São 13 fotos, mas poderiam ser o dobro ou o triplo...
É igualmente verdade que este problema da falta de qualidade na manutenção das árvores em espaço urbano está longe de ser um exclusivo do nosso país. Basta atravessar a fronteira para verificar que em Espanha, por exemplo, o panorama não é mais animador. Mas com o mal dos outros...
Mas há um motivo concreto pelo qual mencionei o nome da cidade onde captei estas imagens. Braga não é uma cidade qualquer, é uma das maiores urbes do nosso país.
Uma cidade não deve ser grande apenas no número de habitantes ou na dimensão da sua malha urbana.

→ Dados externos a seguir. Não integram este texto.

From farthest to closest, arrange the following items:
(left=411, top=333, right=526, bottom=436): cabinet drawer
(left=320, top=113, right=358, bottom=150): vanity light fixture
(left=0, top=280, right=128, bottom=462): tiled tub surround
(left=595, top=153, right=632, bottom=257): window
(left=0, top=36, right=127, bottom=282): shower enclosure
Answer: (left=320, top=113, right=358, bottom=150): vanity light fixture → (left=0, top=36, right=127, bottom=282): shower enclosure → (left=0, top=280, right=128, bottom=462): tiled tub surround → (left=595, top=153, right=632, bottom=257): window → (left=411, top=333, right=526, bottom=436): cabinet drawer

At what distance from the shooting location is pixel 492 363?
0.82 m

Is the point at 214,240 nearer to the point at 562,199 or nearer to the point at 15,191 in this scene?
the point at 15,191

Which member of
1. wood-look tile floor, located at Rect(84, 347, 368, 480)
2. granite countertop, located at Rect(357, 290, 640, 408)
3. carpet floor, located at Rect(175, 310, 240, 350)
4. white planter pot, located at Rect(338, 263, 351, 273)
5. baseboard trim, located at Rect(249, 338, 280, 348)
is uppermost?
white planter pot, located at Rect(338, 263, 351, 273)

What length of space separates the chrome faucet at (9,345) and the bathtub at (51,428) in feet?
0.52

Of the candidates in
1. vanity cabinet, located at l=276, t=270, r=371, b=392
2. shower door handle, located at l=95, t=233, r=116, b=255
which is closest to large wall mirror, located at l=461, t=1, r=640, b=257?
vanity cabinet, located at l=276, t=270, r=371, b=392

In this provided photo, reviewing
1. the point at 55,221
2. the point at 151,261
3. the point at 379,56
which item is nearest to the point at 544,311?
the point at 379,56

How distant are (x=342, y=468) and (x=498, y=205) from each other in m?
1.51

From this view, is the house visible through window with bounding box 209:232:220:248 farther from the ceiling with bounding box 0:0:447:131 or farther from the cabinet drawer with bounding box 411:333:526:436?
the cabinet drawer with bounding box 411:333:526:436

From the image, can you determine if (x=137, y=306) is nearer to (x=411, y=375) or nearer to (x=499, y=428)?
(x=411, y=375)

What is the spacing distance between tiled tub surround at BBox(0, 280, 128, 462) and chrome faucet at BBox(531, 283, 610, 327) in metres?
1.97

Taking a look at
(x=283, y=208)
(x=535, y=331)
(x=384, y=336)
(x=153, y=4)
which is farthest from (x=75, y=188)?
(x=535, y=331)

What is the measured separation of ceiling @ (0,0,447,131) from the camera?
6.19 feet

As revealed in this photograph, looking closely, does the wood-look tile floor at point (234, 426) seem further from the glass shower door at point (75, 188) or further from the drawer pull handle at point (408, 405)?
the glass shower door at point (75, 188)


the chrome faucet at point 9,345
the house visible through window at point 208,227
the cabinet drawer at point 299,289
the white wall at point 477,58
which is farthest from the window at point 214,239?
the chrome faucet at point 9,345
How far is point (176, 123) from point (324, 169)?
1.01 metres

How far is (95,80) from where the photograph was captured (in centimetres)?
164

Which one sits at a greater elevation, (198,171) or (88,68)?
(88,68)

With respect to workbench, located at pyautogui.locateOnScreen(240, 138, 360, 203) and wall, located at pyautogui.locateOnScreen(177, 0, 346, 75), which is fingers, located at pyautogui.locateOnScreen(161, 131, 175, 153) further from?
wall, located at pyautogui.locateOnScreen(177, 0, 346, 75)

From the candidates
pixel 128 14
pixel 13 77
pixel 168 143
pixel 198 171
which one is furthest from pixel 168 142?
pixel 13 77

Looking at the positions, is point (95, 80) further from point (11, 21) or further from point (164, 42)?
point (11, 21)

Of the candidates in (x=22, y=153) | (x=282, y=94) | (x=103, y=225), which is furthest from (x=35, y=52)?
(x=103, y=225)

Uma urbe da dimensão de Braga deve ter uma massa crítica actuante, capaz de exercer uma vigilância activa sobre as políticas municipais que influenciam, directa ou indirectamente, a qualidade de vida na cidade.
As elites não devem servir apenas para gerar e sustentar opções culturais mais ou menos alternativas. Cultura não é apenas música ou cinema independentes (coisas que também me agradam muito). Cultura é também qualidade de vida e, para tal, é imprescindível uma prática que proteja e saiba cuidar dos espaços verdes e das árvores das cidades.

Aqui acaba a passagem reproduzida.